:: Assigned task 1 ::
In the IscR review abstract, which model organism is named as the one where IscR's role in regulating Fe-S cluster homeostasis genes is well established?
:: Assigned task 2 ::
Continue the IscR review text from the point where it stops.

Fe-S cluster homeostasis and beyond: The multifaceted roles of IscR

Abstract

The role of IscR in regulating the transcription of genes involved in Fe-S cluster homeostasis has been well established for the model organism Escherichia coli K12. In this bacterium, IscR coordinates expression of the Isc and Suf Fe-S cluster assembly pathways to meet cellular Fe-S cluster demands shaped by a variety of environmental cues. However, since its initial discovery nearly 25 years ago, there has been growing evidence that IscR function extends well beyond Fe-S cluster homeostasis, not only in E. coli, but in bacteria of diverse lifestyles. Notably, pathogenic bacteria have exploited the ability of IscR to respond to changes in oxygen tension, oxidative and nitrosative stress, and iron availability to navigate their trajectory in their respective hosts as changes in these cues are frequently encountered during host infection. In this review, we highlight these broader roles of IscR in different cellular processes and, in particular, discuss the importance of IscR as a virulence factor for many bacterial pathogens.

Figure 1.

:: Records provided ::
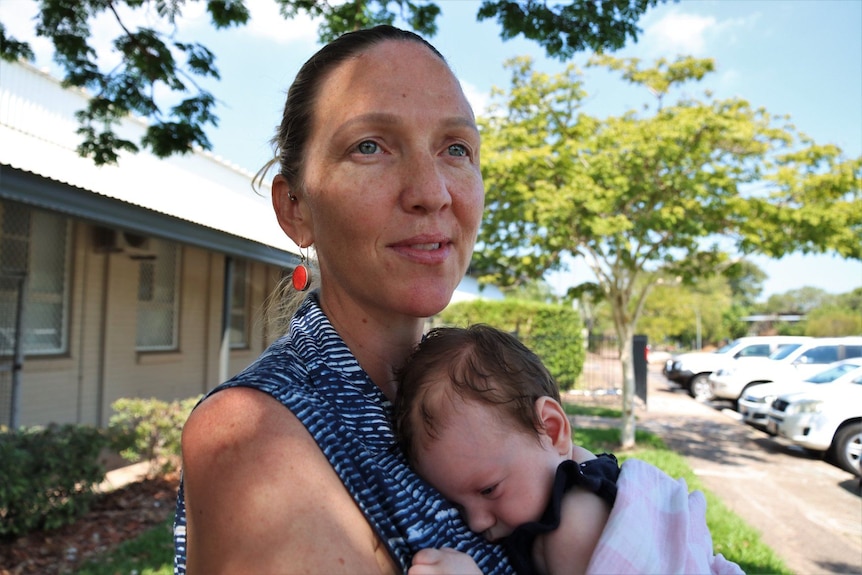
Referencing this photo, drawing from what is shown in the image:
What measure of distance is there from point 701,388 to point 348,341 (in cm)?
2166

==

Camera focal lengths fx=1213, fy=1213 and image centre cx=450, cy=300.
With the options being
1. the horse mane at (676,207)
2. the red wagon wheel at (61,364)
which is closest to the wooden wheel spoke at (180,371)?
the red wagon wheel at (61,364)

--

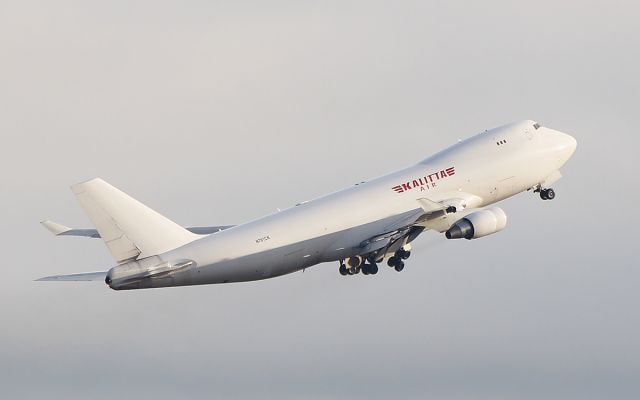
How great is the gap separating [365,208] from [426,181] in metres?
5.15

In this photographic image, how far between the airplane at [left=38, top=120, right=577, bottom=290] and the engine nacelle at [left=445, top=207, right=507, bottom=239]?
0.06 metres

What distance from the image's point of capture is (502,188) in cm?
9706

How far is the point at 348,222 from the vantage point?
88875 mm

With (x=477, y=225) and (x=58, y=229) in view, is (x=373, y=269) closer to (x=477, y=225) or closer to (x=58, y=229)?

:: Expected answer 1 ::
Escherichia coli K12

:: Expected answer 2 ::
E. coli IscR is a dimeric, Rrf2 transcription factor that possesses a winged helix-turn-helix DNA binding domain and a [2Fe-2S] cluster binding domain. Shown is the crystal structure of an apoprotein variant of IscR, in which the Cys cluster ligands were substituted with Ala, bound to its type 2 recognition motif from the hyaA promoter. One IscR subunit is colored gray, the other is presented in rainbow colors, and the DNA is colored blue. Marked in magenta are the residues involved in [2Fe-2S] cluster binding: His107 and residues 92, 98, and 104 that are Cys in wild-type IscR. Side chains making specific contacts with PhyaA are shown as sticks. This figure was prepared with PyMOL using the structure (accession code 4HF1) available in the Research Collaboratory for Structural Bioinformatics Protein Data Bank.

Figure 2.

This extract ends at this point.